A recent article authored by Foreign Policy’s Robert Zoellick sheds light on a disturbing contemporary trend: U.S. leaders’ unwillingness to tackle the macro-level issues of national stability and prosperity. Zoellick correctly implies that policymakers (as a whole) appear content to focus on security and economics as if they are separate and mutually exclusive, when in reality that is far from the case. He observes:
“Consider the foreign-policy debates of this U.S. election year. Journalists and commentators expound about wars and rumors of wars, political leaders and upheavals, human rights and duties to intervene, missiles and their defense. All serious and important topics. But how about a question on the eurozone crisis that threatens the integration of Europe, one of the 20th century’s greatest security-policy achievements and America’s closest ally and partner? What about America’s connections to growth in East Asia, where economics is the coin of the realm? The reply is that these topics concern economics, not foreign policy”
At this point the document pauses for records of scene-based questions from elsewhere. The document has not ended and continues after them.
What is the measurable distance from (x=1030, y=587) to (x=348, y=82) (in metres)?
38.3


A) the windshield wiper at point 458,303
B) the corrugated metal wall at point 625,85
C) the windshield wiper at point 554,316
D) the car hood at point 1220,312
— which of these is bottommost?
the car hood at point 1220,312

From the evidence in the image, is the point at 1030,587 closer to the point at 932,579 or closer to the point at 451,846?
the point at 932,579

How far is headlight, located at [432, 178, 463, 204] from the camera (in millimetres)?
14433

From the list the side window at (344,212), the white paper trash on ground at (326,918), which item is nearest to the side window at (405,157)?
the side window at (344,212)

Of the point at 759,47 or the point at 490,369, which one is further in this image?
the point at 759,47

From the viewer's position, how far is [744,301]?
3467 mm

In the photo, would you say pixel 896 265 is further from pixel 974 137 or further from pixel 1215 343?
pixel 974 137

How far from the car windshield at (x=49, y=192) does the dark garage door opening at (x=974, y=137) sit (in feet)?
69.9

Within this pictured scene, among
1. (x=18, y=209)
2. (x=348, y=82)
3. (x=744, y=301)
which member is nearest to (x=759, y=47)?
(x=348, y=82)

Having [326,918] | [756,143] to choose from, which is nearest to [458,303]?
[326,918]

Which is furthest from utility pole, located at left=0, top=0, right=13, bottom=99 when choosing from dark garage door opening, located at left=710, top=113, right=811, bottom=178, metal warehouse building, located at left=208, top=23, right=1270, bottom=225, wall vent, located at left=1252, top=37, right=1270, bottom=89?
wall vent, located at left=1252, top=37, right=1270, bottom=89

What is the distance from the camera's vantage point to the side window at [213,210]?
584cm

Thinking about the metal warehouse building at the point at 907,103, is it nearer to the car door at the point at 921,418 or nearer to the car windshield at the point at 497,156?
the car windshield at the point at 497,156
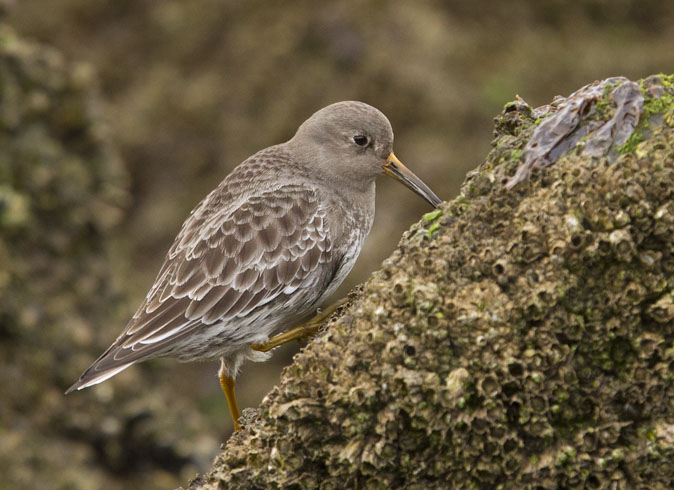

This trend manifested itself yet again last Thursday in the vice-presidential debate, where Joe Biden and Paul Ryan dutifully hashed out their respective platforms on a plethora of topics from domestic entitlement programs to diplomatic security in the Middle East. It’s certainly reassuring to know that top-level officials have a grasp on the nitty-gritty details necessary to make informed policy decisions that have ramifications on Americans’ security and economic well-being. But the political rhetoric over seemingly minute details or “he-said, she-said” games causes the officials most responsible for America’s continued international preeminence to lose sight of the national overarching goals.
Strategy, at the national level, should not be limited to a particular military operation or budget reduction measure; rather, it should address how foreign and domestic policies must be coordinated in the best interest of the country. It’s true that strategic thinking is necessary in more limited realms, but a well-reasoned response to Iran or a decreased credit rating must be considered in a global context. Executive branch agencies and institutions like the Federal Reserve have the tools – both in terms of personnel and budget allocations – to tackle the details that sustain America’s security and prosperity, but the president and Congress must drive a cohesive effort by federal bureaucracies.
Economics and security are the dual purview of foreign policy. The three D’s – defense, diplomacy, and development – all depend on the strength of the nation as a whole. With foreign and domestic policy so closely intertwined, it is a huge liability for any policymaker to treat the issues as if they exist in isolation. The American electorate must be aware of the need for a unified national strategy and use the upcoming election to hold the president-elect and 113th Congress accountable to follow through on it.